積極的な気持ちがあるわけではない。だが後ろに引く訳にもいかない。親だってそれは認めないだろう。それに、俺には佳苗がいる。
佳苗だって今頑張っている。俺なんかより真っ当に真面目に生きてきて性格の良い彼女の事だ。きっと俺より早々に就活は終えられるだろう。現に既に内定をもらっている企業もあるという。

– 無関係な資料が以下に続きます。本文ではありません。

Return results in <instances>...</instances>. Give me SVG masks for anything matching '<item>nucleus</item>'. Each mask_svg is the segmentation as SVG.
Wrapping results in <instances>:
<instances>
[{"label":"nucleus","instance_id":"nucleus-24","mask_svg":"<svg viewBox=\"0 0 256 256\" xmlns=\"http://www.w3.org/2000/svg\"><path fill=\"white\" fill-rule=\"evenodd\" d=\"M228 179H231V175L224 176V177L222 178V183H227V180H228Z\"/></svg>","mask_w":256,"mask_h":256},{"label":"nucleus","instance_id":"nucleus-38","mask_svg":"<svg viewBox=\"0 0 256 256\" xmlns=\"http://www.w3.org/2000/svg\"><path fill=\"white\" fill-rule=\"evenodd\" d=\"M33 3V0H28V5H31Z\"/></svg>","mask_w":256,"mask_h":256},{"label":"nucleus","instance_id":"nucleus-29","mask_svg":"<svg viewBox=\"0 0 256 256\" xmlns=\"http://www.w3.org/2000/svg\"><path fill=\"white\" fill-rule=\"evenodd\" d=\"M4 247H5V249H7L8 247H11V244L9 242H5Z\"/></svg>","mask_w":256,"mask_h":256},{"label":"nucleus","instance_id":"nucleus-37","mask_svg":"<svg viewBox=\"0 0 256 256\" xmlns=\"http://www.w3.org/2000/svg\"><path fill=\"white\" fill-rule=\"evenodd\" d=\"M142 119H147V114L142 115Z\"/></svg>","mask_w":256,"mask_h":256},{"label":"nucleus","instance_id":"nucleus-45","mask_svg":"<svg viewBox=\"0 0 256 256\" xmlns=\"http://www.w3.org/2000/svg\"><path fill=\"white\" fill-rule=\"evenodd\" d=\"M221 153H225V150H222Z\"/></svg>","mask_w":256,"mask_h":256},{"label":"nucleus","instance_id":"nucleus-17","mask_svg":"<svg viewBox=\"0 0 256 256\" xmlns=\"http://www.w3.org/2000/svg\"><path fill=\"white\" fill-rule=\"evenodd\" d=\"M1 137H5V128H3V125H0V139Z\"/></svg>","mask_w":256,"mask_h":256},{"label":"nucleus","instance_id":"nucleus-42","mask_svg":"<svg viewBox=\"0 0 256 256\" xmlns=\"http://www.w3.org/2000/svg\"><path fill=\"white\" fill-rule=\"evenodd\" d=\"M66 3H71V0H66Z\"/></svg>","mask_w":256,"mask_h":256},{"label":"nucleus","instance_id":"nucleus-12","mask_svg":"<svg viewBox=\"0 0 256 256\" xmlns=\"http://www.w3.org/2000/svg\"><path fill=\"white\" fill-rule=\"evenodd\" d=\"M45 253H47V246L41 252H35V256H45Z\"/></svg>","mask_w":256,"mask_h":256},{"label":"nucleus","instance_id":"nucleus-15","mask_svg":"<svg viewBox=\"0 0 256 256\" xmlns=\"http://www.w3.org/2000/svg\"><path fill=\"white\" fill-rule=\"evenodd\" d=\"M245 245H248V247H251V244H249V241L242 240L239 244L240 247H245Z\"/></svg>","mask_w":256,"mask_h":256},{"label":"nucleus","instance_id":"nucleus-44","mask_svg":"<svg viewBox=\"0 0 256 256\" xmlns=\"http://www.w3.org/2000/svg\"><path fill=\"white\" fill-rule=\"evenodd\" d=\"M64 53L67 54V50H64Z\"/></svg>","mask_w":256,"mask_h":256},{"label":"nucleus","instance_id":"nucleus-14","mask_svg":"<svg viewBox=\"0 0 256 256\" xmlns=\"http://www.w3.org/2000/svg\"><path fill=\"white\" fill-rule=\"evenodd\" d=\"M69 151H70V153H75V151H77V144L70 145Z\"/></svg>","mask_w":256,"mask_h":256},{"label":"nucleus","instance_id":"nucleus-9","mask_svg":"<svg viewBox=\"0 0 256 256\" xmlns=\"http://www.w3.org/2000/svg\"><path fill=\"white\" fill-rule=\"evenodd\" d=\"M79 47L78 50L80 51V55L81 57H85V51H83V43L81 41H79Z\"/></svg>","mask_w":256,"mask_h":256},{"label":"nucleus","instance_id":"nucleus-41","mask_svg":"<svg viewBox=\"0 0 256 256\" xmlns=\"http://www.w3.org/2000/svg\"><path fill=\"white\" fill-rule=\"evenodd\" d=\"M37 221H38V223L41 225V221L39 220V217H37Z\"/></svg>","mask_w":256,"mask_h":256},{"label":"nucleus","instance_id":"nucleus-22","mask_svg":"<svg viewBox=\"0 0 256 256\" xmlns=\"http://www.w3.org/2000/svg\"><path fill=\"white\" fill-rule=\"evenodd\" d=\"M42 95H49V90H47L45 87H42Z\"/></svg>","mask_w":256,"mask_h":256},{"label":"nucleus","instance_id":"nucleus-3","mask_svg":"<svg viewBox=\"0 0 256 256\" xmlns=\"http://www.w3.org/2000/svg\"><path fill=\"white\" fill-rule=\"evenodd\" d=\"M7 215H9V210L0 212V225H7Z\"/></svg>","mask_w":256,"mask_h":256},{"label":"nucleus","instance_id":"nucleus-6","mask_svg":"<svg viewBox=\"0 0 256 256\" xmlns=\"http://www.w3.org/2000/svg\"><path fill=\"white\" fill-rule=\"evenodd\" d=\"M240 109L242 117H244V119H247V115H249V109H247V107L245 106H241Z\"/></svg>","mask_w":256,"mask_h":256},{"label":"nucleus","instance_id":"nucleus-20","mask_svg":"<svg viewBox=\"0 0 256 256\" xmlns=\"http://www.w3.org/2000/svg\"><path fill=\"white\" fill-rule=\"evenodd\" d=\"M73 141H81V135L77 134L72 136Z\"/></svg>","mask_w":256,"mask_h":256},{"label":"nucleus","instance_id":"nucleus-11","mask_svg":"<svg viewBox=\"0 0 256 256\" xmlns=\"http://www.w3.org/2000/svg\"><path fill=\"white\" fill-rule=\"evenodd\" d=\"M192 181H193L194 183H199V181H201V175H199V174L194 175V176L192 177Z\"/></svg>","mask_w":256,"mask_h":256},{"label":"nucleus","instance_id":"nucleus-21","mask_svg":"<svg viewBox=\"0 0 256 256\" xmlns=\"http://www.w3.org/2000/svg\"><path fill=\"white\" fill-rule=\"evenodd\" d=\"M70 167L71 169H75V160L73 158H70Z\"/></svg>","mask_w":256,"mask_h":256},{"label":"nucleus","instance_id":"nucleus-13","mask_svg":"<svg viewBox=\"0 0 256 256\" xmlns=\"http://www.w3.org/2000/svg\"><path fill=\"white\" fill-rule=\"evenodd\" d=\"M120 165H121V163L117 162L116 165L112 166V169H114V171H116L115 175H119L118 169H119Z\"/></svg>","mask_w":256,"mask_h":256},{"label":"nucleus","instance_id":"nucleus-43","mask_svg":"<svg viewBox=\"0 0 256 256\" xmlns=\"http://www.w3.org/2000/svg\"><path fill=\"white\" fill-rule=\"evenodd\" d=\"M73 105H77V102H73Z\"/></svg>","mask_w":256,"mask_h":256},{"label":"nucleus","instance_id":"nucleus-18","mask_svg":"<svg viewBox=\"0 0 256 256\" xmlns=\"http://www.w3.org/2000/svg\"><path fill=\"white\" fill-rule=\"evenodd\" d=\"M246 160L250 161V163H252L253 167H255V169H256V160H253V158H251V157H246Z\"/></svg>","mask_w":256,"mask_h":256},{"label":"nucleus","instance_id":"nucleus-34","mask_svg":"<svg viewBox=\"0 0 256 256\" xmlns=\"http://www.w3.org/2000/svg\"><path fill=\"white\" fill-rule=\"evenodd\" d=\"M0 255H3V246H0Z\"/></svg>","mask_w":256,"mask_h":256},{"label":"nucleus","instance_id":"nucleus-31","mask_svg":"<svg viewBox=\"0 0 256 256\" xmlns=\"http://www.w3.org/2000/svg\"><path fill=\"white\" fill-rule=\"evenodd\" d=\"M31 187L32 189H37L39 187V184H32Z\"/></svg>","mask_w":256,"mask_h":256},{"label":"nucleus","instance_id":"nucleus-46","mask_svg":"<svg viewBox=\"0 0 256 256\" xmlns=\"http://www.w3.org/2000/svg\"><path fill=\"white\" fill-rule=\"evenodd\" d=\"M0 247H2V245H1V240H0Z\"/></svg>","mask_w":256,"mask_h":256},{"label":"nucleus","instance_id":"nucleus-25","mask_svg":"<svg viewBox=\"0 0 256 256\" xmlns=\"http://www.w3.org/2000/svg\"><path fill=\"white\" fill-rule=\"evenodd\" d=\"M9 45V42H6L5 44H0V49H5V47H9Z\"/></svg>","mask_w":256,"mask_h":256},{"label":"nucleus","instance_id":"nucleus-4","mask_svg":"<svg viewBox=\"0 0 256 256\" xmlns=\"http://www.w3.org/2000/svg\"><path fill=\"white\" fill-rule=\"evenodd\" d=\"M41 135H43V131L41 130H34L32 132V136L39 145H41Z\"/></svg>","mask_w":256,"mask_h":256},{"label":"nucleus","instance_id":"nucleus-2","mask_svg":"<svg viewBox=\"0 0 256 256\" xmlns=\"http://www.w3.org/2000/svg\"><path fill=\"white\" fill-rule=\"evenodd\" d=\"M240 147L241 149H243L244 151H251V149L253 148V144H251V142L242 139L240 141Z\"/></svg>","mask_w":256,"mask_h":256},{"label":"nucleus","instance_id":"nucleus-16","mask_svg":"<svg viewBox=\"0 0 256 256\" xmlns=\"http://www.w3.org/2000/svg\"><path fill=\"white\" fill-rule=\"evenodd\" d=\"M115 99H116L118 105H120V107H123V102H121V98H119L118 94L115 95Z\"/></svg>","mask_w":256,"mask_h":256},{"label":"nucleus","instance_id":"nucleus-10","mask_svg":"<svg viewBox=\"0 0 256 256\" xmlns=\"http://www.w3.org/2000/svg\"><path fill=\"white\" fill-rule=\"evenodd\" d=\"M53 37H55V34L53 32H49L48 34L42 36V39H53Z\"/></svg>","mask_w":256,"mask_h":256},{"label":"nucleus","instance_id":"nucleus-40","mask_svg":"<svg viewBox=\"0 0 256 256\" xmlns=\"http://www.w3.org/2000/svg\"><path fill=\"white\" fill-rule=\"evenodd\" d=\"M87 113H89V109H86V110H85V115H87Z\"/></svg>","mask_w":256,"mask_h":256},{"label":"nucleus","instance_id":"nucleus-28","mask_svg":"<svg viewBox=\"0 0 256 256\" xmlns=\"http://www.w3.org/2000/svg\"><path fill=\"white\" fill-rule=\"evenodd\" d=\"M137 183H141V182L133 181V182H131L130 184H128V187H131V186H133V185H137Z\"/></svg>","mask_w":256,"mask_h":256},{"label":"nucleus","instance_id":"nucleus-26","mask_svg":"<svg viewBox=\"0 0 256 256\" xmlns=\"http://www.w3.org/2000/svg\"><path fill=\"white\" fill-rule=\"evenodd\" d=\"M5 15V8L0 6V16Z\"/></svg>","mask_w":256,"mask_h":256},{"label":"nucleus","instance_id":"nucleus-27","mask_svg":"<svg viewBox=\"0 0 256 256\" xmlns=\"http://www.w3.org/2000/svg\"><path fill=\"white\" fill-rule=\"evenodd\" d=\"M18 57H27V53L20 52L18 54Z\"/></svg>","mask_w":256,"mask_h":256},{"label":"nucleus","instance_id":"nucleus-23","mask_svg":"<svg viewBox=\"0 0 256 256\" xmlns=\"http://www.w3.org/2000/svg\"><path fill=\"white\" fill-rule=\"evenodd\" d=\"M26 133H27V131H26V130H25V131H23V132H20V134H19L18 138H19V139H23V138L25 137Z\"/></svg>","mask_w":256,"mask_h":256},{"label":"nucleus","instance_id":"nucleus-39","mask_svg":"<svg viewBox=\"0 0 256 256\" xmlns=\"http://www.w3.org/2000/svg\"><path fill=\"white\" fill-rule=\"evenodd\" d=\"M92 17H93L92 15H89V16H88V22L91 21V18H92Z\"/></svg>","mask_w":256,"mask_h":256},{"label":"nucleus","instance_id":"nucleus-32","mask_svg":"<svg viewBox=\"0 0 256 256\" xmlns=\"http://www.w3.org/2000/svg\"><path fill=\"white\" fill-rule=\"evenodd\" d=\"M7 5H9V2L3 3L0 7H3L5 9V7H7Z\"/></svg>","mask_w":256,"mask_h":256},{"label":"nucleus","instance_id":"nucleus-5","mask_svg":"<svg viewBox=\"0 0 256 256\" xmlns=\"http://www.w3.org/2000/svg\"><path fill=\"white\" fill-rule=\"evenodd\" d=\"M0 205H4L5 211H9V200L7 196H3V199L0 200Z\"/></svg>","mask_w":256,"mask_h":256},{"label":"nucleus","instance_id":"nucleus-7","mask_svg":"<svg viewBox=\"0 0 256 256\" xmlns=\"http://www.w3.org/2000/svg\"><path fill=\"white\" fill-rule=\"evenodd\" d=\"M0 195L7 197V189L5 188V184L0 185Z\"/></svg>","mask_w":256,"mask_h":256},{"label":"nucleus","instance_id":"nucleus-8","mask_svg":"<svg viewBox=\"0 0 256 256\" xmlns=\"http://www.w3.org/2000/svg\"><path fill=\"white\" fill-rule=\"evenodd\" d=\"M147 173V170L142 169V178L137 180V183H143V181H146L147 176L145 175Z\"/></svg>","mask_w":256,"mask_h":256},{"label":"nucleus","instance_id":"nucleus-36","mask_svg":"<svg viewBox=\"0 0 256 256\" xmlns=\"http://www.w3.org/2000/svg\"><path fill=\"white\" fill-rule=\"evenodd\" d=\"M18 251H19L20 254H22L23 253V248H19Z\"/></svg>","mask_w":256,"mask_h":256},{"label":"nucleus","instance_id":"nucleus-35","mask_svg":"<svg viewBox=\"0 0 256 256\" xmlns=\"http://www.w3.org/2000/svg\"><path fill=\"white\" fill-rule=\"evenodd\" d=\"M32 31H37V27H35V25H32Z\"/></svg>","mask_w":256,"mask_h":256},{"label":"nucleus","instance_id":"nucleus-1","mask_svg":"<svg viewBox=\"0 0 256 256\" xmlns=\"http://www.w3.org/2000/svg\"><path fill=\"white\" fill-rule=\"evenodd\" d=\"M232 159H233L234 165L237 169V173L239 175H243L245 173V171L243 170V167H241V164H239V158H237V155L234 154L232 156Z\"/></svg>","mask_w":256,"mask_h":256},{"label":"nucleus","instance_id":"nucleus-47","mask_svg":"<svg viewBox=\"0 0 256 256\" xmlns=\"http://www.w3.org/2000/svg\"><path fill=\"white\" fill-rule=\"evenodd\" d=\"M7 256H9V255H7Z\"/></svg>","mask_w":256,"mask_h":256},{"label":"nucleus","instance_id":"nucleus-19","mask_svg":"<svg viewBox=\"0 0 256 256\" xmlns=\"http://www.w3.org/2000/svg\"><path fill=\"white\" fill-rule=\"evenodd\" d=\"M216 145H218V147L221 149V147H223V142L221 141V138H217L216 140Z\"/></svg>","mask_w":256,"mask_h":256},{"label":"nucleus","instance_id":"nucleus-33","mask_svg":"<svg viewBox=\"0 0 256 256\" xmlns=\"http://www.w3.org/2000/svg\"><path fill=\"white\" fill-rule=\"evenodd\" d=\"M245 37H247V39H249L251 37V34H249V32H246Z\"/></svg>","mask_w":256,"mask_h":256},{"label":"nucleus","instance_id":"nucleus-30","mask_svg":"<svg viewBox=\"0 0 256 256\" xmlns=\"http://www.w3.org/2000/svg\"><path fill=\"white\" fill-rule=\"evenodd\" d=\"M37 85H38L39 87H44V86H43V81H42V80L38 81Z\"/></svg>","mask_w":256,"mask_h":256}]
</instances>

悔しいという気持ちと祝福の気持ちが入り混じるが、負けてはいられない。彼氏がニートじゃ格好がつかない。
「現実か」
夢のような時間だった。何の責任もなく、ただただがむしゃらに弦を鳴らして暴れ狂い、酒を煽り、馬鹿みたいに笑い合ってた日々。つい最近の事のはずなのに、もう随分昔の事のように感じられる。
引退の日。多くの部員が涙を流した。いろんな感情がぐちゃぐちゃに混ざって、表しようのない感情の形は涙として流れるしかなかった。今まで感極まる事は何度かあったが泣くまではしなかった俺も、この日ばかりは子供のように泣きじゃくった。
楽しかった。楽しすぎた。こんな楽しい時間が終わってしまうだなんて信じられなかった。
でももうそれも過去だ。自分が輝いていた時間の事にいくら想いを馳せても、あの時間は二度と訪れない。過去は自分への自信にもなるが、しがみつけば未来への足枷でしかない。
俺はこの過去を無駄にしない。全力で楽しんで取り組んできた時間を無駄になどしない。
自分の為にも。佳苗の為にも。
「現実なんざ、大した事ねえよ」
そう言って俺は杯を傾けた。
「負け犬の遠吠えみてえ」
亮一は笑った。
確かに強がったかもしれない。それでも、こんな現実に負けてる場合じゃない。
「負けねえよ」
人生はまだまだこれからなのだから。